Task instructions –
1/ Copy the passage on revising a book between "Congratulations! You’ve done" and "elements of revision.", inclusive, and substitute "draft" for "manuscript".
2/ Translate this sentence from the passage on revising a book into Spanish: "Writing is a quiet, internal activity."

Excerpt to read –
┄┄┄┄┄┄┄┄┄┄

Congratulations! You’ve done a LOT of work on revising your book over the past months. You probably took some time off from your book and turned to your favorite authors to inspire you and remind you of what you love. You examined your own questions about craft and applied your answers to your manuscript. You attempted to read your book as a stranger, with the distance of time to help you in that project. You looked at your premise, your characters, setting and structure. You made lists of the work you have left to do, filtering your book through the elements of revision.
Now what? If you need to take some time off and revisit your book afresh, cycling back through the “Revise Your Book” course will support you in making that process effective and productive. If you want to keep fine-tuning your book, jump into the “Finish Your Book” course. You do not have to be done with your book at the end of the “Finish Your Book” course. You can even come back to “Revise Your Book” then if you feel the need to consider the elements of your project again.
The point is to stay close to your book, to read with a generous heart and a curious eye, to take first draft material (or second or third draft material) and make it stronger. Make it work. Make it great. This takes time. The published authors I coach are as baffled as the beginners about how “inefficient” the writing process inevitably turns out to be. You can’t write a polished draft first. You can plan—and you planned. You can draft with guidance and support—and you drafted. But ultimately, you have to read your work and rewrite it, painstakingly, attentively, with love.
You have to find ways to stay fresh to the material when you are so close to it you can’t see it anymore and so sick of it you don’t want to see it. That’s one reason to cycle back through this process of taking time off now and then. You have to hold your original vision close while being willing to see it expand and change. It’s a balancing act, a tricky one. And you have to take the time it takes, follow the “inefficient” process that is writing a book, trust it, even. The people around you may be asking, “Are you done yet?” and you must learn to answer with pride, “No, I am still working on my book.” You are in good company. Many of the books we love and cherish took years to write, years when their authors seemed to be accomplishing nothing to the outside world. Writing is a quiet, internal activity. But inside the bubble, worlds are exploding, minds are changing, history is being made and undone.
Assignment: Post your answers to the following questions: What have you learned about your whole writing process as you’ve been revising your book? What works for you, keeps you inspired and keeps the manuscript improving? And what’s the next step for you and your book?

┄┄┄┄┄┄┄┄┄┄

Dataset excerpts –
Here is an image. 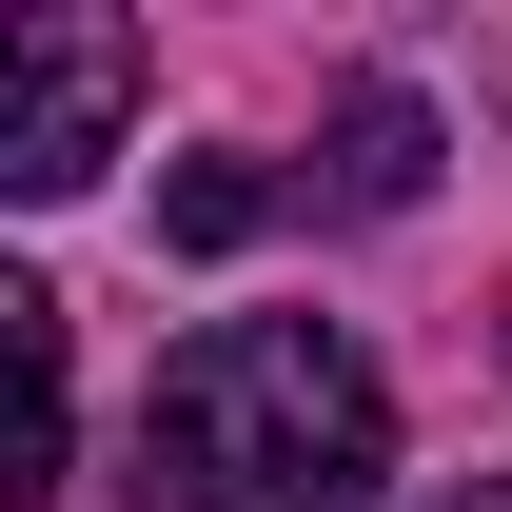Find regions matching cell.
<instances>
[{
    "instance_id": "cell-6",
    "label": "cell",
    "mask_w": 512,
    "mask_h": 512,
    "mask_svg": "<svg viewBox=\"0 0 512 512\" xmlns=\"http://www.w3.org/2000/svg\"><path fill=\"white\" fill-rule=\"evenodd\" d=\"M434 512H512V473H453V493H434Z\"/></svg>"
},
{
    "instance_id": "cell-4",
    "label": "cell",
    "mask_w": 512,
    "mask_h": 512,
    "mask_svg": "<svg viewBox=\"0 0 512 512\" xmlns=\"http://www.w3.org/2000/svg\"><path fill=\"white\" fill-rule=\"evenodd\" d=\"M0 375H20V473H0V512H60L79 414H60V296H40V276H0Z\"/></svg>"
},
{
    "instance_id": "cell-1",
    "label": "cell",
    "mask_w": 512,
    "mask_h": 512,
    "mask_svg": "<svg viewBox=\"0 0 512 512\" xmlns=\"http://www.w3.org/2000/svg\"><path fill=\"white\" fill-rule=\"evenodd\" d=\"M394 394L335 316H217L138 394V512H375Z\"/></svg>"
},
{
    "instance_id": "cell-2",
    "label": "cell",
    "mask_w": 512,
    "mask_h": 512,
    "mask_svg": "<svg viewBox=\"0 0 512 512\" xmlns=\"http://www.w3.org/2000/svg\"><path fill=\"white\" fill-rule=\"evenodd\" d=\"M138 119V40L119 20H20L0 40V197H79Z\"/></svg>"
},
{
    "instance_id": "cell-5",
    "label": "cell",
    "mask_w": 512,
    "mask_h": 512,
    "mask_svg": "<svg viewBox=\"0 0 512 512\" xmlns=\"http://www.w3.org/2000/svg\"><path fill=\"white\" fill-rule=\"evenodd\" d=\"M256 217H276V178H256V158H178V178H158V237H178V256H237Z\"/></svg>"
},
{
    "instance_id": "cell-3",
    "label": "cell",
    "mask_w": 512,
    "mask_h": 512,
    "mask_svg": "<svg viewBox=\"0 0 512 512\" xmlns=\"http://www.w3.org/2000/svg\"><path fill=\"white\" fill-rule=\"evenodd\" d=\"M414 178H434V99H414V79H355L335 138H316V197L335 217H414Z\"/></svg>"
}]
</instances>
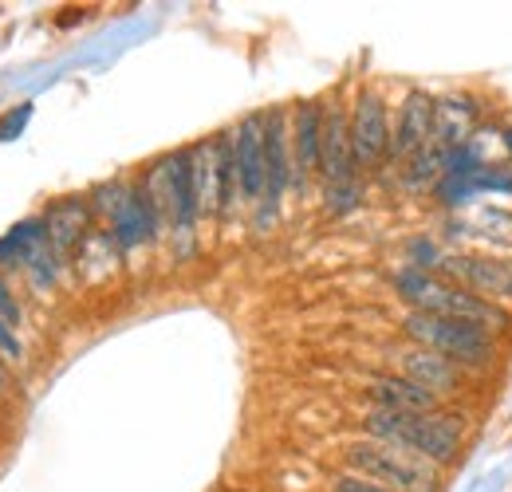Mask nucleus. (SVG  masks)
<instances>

┄┄┄┄┄┄┄┄┄┄

Task answers –
1/
Congratulations! You’ve done a LOT of work on revising your book over the past months. You probably took some time off from your book and turned to your favorite authors to inspire you and remind you of what you love. You examined your own questions about craft and applied your answers to your draft. You attempted to read your book as a stranger, with the distance of time to help you in that project. You looked at your premise, your characters, setting and structure. You made lists of the work you have left to do, filtering your book through the elements of revision.

2/ Escribir es una actividad silenciosa e interna.